● **Document passage**
*-*-*

= Nathan Carter Newbold =

American educator (1871-1957)

Nathan Carter Newbold (December 27, 1871 – December 23, 1957) was the Director of Negro Education in the North Carolina State Department of Public Instruction from 1921 to 1950. Newbold advocated for increased educational opportunities for African-American children in North Carolina within a racially segregated school system.

==Biography==
Nathan Carter Newbold was born in Pasquotank County, North Carolina near Elizabeth City. He was a school teacher and principal in Eastern North Carolina. Newbold then served as superintendent of schools in Asheboro, Roxboro, and Washington County. In 1913, Newbold moved to Raleigh to serve as the state's first agent for Negro Education. In this role, Newbold advocated for increased educational opportunity for African-American children in North Carolina. In 1920, Newbold proposed a Division of Negro Education to the State Board of Education. The plan was approved in 1921 and $15,000 was allocated by the General Assembly for the new division. In 1921, Newbold became the first Division Director of the Division of Negro Education. Newbold served as Director of Negro Education until he retired in 1950. Newbold died in Raleigh, North Carolina at his home at the age of 85 on December 23, 1957.

*-*-*

● **Entries shown**
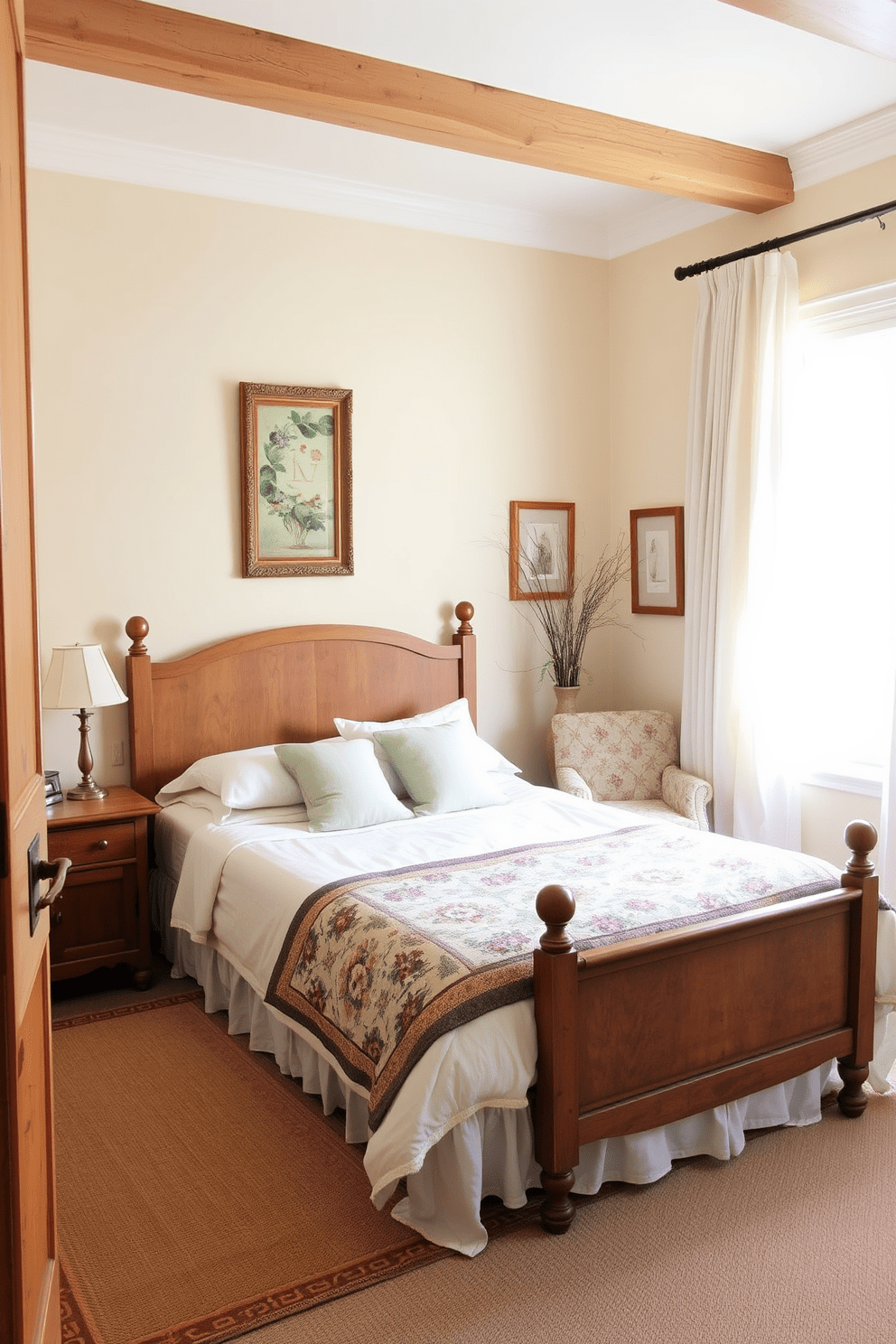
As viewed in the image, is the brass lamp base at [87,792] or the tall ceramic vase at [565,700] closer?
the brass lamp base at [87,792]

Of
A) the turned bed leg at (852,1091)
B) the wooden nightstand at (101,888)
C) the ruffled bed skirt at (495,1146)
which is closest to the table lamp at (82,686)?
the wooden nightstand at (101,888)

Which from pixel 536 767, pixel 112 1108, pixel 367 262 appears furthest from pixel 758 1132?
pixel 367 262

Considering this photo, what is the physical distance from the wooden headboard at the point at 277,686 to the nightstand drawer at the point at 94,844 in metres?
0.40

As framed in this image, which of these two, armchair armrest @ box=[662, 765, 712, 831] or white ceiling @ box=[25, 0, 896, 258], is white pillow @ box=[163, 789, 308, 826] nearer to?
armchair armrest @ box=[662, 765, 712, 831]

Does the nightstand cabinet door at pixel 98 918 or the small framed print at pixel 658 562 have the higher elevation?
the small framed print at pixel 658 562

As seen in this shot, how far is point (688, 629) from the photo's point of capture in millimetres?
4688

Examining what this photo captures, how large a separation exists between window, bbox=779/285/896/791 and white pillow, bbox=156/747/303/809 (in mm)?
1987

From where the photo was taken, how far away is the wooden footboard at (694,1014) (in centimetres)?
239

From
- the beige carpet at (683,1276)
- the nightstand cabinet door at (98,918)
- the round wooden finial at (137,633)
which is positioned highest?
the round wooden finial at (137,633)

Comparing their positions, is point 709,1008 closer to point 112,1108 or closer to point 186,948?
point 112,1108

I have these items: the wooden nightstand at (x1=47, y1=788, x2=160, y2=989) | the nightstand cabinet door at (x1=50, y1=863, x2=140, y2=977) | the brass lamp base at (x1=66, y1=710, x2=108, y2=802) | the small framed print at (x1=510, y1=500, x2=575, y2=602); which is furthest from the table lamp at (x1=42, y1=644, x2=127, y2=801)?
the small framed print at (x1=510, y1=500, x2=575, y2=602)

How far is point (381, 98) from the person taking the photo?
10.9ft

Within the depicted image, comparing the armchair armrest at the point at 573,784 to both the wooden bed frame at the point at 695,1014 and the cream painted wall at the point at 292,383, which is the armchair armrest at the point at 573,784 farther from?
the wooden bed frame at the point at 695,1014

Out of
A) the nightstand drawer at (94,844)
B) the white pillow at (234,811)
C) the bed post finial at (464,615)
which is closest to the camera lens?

*-*-*

● **Work instructions**
1: According to the Newbold biography, how much money did the General Assembly allocate for the new Division of Negro Education?
2: Print the Newbold biography from "Nathan Carter Newbold (December" to "segregated school system.".

● **Solutions for each task**
1: $15,000

2:
Nathan Carter Newbold (December 27, 1871 – December 23, 1957) was the Director of Negro Education in the North Carolina State Department of Public Instruction from 1921 to 1950. Newbold advocated for increased educational opportunities for African-American children in North Carolina within a racially segregated school system.